Congratulations! You now have a shared repository for this assignment.

Step 3: Make Sure Make Works

Run make check from the folder containing the release code. Double check that you aren’t getting any warnings about your environment, or your names or types. The make, make docs, make clean, and make finalcheck commands are also available, as in A0.

There is also a new makefile target, make build. This command will build your source files, which are named enigma.ml and enigma_test.ml. Most text editors, including VS Code, will not automatically rebuild your code for you when you edit it; you are responsible for building your code by running a command. (This is different from IDEs like Eclipse.)

Tip: if you ever get errors in VS Code that say something about an “Unbound module”, you probably need to rebuild your code.

Step 4: Index

Now start pair programming. Choose one of you to be the driver and the other to be the navigator. The navigator should now close their computer and put away any distracting devices.

Your goal is to implement the function index : char -> int in the file enigma.ml.

Congratulations! You’ve implemented and tested your first function as a pair. The methodology you used is called test-driven development (TDD). You write an automated test or two, and check that those tests fail. Then you write code to make the test(s) pass. Working this way ensure that, by the time you’re done coding, you already have an automated test suite; it’s not just something you write at the end. It also capitalizes on your brain’s desire to be rewarded, because you keep getting the sweet, sweet satisfaction of a test case going from failing to passing. Finally, if you ever happen to break older code as you are writing new code, you will instantly be alerted by your older automated tests suddenly failing.

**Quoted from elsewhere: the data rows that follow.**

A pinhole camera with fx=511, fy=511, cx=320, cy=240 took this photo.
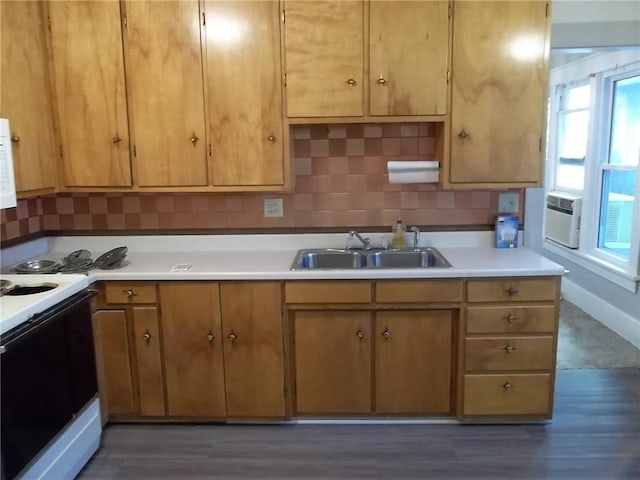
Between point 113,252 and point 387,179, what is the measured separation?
156 cm

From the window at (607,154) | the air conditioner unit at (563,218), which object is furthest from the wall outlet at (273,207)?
the air conditioner unit at (563,218)

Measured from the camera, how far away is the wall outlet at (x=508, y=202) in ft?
9.73

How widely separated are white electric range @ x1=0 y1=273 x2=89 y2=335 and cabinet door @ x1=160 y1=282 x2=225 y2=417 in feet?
1.39

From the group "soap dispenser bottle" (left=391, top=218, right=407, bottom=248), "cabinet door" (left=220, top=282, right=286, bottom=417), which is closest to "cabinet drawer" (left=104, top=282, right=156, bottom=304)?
"cabinet door" (left=220, top=282, right=286, bottom=417)

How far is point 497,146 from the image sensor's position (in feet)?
8.57

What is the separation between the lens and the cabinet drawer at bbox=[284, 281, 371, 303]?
98.0 inches

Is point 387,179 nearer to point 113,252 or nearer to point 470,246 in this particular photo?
point 470,246

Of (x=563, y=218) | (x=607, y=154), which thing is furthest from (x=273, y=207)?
(x=563, y=218)

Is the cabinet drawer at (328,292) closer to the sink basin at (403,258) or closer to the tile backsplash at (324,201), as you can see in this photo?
the sink basin at (403,258)

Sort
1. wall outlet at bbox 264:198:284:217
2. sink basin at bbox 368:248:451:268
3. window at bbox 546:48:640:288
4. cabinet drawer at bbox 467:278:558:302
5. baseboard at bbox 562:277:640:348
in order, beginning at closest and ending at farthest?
cabinet drawer at bbox 467:278:558:302, sink basin at bbox 368:248:451:268, wall outlet at bbox 264:198:284:217, baseboard at bbox 562:277:640:348, window at bbox 546:48:640:288

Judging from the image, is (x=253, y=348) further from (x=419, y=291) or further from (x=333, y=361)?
(x=419, y=291)

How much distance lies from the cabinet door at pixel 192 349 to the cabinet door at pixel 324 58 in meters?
1.05

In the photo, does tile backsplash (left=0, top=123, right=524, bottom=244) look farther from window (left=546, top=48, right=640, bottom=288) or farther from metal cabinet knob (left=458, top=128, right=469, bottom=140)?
window (left=546, top=48, right=640, bottom=288)

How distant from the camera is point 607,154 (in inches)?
162
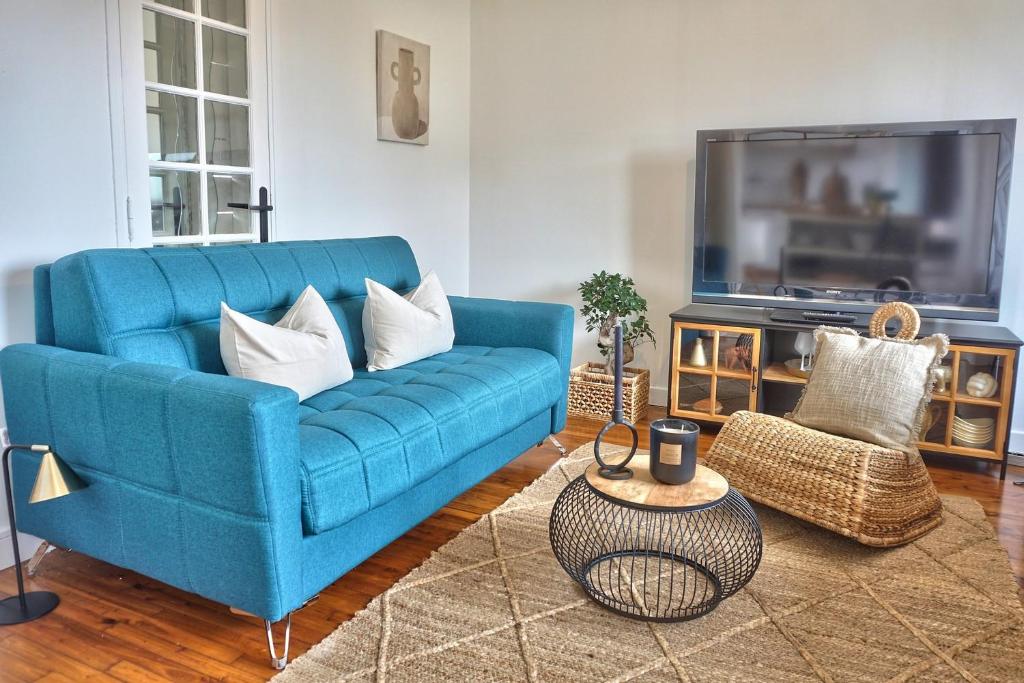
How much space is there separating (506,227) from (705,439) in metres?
1.70

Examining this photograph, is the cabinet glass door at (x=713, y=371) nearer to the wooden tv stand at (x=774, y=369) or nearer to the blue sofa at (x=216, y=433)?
the wooden tv stand at (x=774, y=369)

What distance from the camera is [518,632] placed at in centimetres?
203

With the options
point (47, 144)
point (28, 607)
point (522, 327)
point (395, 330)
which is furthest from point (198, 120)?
point (28, 607)

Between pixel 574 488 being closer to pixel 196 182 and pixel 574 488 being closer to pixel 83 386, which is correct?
pixel 83 386

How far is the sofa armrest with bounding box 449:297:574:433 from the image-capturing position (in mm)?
3223

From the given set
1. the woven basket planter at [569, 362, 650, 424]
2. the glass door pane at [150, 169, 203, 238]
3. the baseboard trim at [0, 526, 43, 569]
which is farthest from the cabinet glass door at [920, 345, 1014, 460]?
the baseboard trim at [0, 526, 43, 569]

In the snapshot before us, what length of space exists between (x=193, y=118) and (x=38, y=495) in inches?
61.4

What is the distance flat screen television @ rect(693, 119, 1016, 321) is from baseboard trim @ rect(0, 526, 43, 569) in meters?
2.90

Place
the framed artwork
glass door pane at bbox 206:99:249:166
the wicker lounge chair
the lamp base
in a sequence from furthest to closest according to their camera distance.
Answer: the framed artwork, glass door pane at bbox 206:99:249:166, the wicker lounge chair, the lamp base

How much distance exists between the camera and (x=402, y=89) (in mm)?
4051

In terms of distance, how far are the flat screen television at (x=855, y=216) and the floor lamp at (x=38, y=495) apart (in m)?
2.85

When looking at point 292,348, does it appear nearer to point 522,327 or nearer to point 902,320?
point 522,327

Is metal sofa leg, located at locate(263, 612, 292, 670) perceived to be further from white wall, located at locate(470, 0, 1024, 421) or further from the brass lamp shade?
white wall, located at locate(470, 0, 1024, 421)

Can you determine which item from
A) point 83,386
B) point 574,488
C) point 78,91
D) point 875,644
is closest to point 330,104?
point 78,91
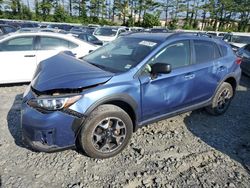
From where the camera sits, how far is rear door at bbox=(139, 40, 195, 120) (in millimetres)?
3518

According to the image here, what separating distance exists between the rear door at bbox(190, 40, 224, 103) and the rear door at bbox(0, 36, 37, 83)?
13.2ft

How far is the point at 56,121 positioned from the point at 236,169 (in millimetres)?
2428

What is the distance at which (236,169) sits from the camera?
131 inches

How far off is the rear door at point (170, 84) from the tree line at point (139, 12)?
39563 millimetres

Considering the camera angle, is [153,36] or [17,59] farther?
[17,59]

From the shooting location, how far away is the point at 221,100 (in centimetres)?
496

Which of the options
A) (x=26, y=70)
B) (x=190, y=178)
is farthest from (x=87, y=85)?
(x=26, y=70)

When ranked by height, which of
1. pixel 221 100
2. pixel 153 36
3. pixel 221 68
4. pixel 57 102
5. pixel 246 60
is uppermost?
pixel 153 36

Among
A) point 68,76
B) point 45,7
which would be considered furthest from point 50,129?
point 45,7

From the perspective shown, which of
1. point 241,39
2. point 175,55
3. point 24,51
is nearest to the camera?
point 175,55

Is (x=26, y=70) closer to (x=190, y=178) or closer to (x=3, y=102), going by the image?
(x=3, y=102)

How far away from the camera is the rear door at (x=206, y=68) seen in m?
4.18

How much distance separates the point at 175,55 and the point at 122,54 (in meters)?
0.84

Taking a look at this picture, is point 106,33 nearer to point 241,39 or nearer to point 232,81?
point 241,39
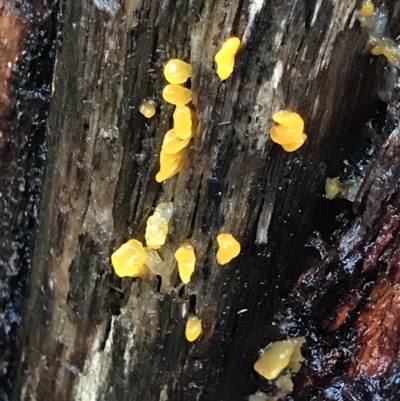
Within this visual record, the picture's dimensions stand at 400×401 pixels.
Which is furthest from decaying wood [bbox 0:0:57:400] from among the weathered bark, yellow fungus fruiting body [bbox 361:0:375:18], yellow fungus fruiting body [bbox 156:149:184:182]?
yellow fungus fruiting body [bbox 361:0:375:18]

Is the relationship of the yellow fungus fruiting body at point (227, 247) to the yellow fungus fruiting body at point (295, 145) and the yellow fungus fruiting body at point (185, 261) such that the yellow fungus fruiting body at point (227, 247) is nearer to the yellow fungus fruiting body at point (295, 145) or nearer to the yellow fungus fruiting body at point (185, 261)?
the yellow fungus fruiting body at point (185, 261)

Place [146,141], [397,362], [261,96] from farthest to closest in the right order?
[397,362]
[146,141]
[261,96]

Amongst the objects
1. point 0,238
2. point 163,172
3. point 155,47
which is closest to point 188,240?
point 163,172

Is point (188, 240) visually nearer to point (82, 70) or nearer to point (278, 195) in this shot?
point (278, 195)


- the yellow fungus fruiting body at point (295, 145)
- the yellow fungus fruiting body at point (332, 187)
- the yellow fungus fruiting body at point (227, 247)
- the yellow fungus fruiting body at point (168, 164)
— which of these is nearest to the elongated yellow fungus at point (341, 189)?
the yellow fungus fruiting body at point (332, 187)

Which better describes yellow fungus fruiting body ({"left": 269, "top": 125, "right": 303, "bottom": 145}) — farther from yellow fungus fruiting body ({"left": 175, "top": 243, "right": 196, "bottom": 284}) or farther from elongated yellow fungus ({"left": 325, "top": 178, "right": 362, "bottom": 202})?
yellow fungus fruiting body ({"left": 175, "top": 243, "right": 196, "bottom": 284})

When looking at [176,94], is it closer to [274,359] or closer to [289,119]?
[289,119]

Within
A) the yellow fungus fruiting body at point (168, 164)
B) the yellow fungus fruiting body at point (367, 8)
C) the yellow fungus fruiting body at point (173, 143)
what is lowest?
the yellow fungus fruiting body at point (168, 164)
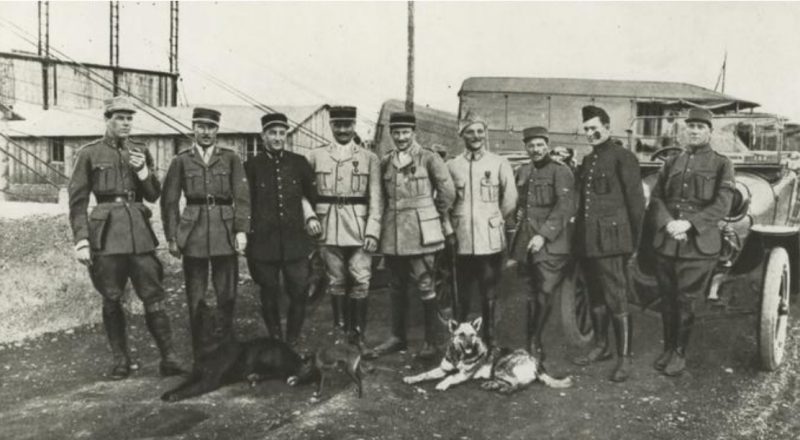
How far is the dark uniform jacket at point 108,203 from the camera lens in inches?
174

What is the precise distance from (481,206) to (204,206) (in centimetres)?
207

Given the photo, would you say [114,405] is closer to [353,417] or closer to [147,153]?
[353,417]

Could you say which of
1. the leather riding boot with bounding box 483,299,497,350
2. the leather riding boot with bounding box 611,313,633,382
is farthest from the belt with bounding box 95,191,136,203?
the leather riding boot with bounding box 611,313,633,382

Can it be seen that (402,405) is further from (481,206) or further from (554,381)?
(481,206)

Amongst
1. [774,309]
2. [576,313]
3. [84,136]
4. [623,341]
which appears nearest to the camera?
[774,309]

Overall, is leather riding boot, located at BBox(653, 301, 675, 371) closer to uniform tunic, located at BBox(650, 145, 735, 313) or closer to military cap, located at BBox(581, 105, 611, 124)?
uniform tunic, located at BBox(650, 145, 735, 313)

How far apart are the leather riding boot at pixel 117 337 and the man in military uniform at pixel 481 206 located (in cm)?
250

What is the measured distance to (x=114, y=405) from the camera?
3.88 m

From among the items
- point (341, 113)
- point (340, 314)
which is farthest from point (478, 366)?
point (341, 113)

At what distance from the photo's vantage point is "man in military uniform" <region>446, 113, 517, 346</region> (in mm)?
4953

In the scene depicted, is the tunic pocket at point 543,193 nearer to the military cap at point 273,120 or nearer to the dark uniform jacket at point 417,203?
the dark uniform jacket at point 417,203

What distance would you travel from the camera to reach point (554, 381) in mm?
4406

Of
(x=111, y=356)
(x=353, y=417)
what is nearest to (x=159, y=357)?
(x=111, y=356)

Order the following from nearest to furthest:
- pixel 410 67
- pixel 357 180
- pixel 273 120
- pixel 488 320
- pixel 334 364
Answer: pixel 334 364 → pixel 273 120 → pixel 357 180 → pixel 488 320 → pixel 410 67
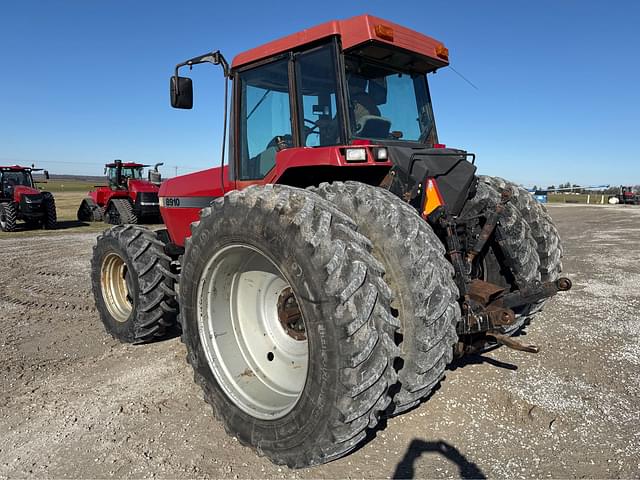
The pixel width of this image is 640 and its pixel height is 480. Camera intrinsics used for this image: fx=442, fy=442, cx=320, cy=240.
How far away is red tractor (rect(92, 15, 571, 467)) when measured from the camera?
213 cm

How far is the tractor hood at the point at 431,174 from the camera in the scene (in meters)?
2.96

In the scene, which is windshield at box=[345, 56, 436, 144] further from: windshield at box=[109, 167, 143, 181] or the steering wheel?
windshield at box=[109, 167, 143, 181]

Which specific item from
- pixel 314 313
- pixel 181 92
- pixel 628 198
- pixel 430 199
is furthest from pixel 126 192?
pixel 628 198

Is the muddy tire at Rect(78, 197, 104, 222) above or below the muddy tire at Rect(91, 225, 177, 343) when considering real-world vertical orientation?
above

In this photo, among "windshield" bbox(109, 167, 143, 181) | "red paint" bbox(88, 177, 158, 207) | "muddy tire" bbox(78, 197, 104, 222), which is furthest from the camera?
"muddy tire" bbox(78, 197, 104, 222)

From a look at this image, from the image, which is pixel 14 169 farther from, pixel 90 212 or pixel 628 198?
pixel 628 198

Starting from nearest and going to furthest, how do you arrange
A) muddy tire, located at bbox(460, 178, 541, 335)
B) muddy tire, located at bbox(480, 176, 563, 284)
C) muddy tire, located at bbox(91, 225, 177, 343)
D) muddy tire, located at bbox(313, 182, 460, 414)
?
muddy tire, located at bbox(313, 182, 460, 414) → muddy tire, located at bbox(460, 178, 541, 335) → muddy tire, located at bbox(480, 176, 563, 284) → muddy tire, located at bbox(91, 225, 177, 343)

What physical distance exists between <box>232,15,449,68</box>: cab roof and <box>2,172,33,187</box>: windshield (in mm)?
17290

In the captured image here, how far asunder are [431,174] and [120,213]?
16320mm

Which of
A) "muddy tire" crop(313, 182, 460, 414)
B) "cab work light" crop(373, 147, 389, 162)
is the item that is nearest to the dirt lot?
"muddy tire" crop(313, 182, 460, 414)

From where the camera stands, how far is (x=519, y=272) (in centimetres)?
330

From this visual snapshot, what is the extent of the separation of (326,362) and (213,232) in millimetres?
1096

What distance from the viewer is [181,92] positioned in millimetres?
3918

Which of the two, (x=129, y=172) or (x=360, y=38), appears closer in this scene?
(x=360, y=38)
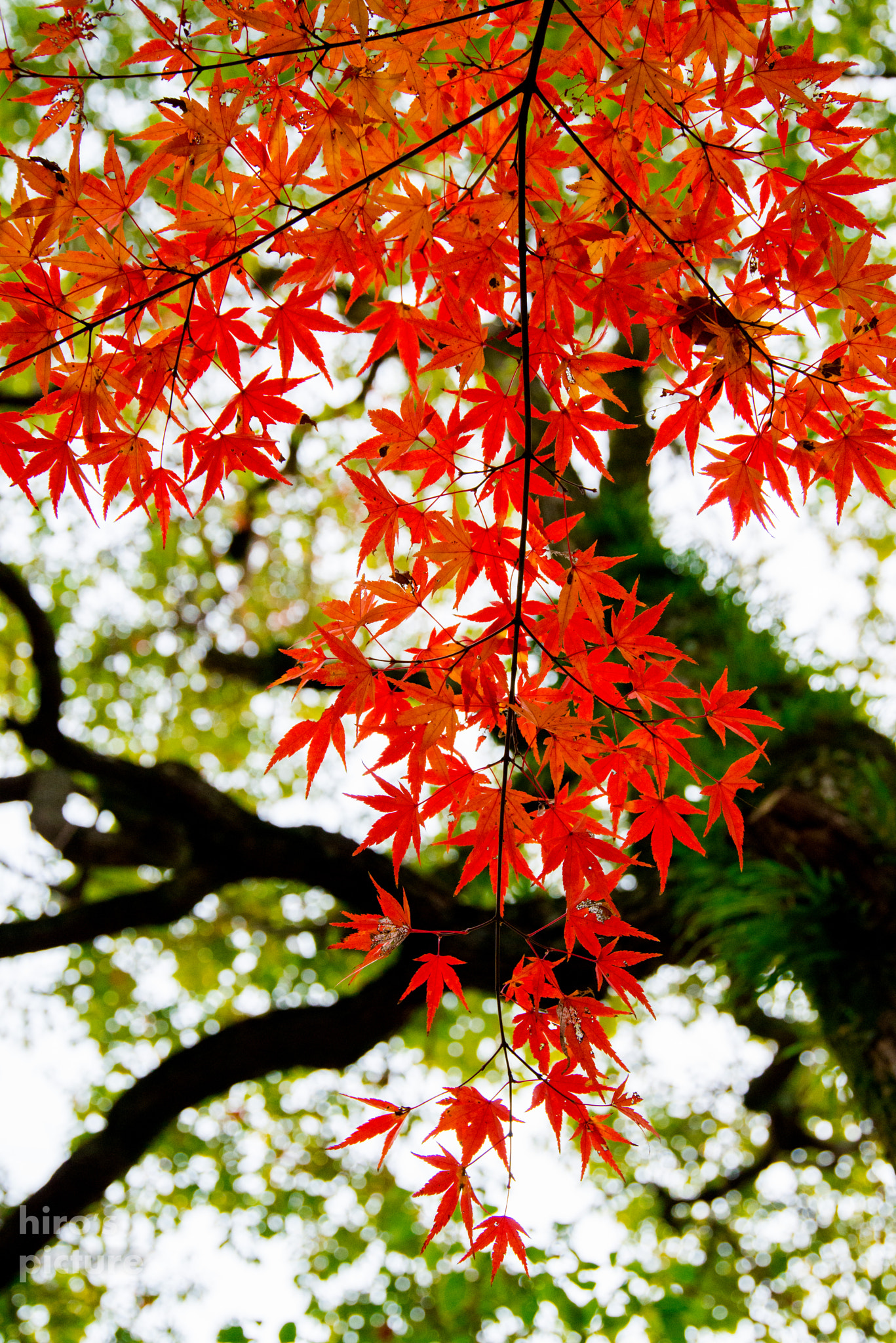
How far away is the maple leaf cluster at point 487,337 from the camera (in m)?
1.06

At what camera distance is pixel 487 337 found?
1.19 m

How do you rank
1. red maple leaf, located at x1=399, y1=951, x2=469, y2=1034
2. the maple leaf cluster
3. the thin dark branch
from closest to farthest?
the maple leaf cluster
red maple leaf, located at x1=399, y1=951, x2=469, y2=1034
the thin dark branch

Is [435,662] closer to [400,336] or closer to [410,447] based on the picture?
[410,447]

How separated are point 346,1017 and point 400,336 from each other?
320 cm

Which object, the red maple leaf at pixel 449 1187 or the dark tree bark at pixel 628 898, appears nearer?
the red maple leaf at pixel 449 1187

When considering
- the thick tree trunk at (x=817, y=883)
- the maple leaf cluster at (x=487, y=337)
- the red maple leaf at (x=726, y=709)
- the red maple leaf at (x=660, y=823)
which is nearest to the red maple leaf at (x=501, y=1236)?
the maple leaf cluster at (x=487, y=337)

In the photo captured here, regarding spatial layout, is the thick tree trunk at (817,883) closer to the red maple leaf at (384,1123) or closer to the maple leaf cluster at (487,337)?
the maple leaf cluster at (487,337)

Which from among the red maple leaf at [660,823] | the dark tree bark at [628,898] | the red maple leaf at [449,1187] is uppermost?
the dark tree bark at [628,898]

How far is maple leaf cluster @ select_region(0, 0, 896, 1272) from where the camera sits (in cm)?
106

Now let’s save the work that you did in your repo:

Congratulations! That was a pretty simple function, but you’ve accomplished so much more, including pair programming and git. Feel free to have a dance party. ┏(・o・)┛♪┗ (・o・) ┓

Step 5: Enigma Tutorial

Either with your partner or separately, please watch this video, which introduces the Enigma machine:

(The video ends abruptly; you can watch the second part here. It explains how the Enigma cipher was broken. You don’t need to understand that to complete the assignment, but it’s fun!)

The Enigma was not just a single machine, but a family of closely related machines. So keep in mind that there might be details that differ from one video to another that you watch online, or even between a video and this writeup.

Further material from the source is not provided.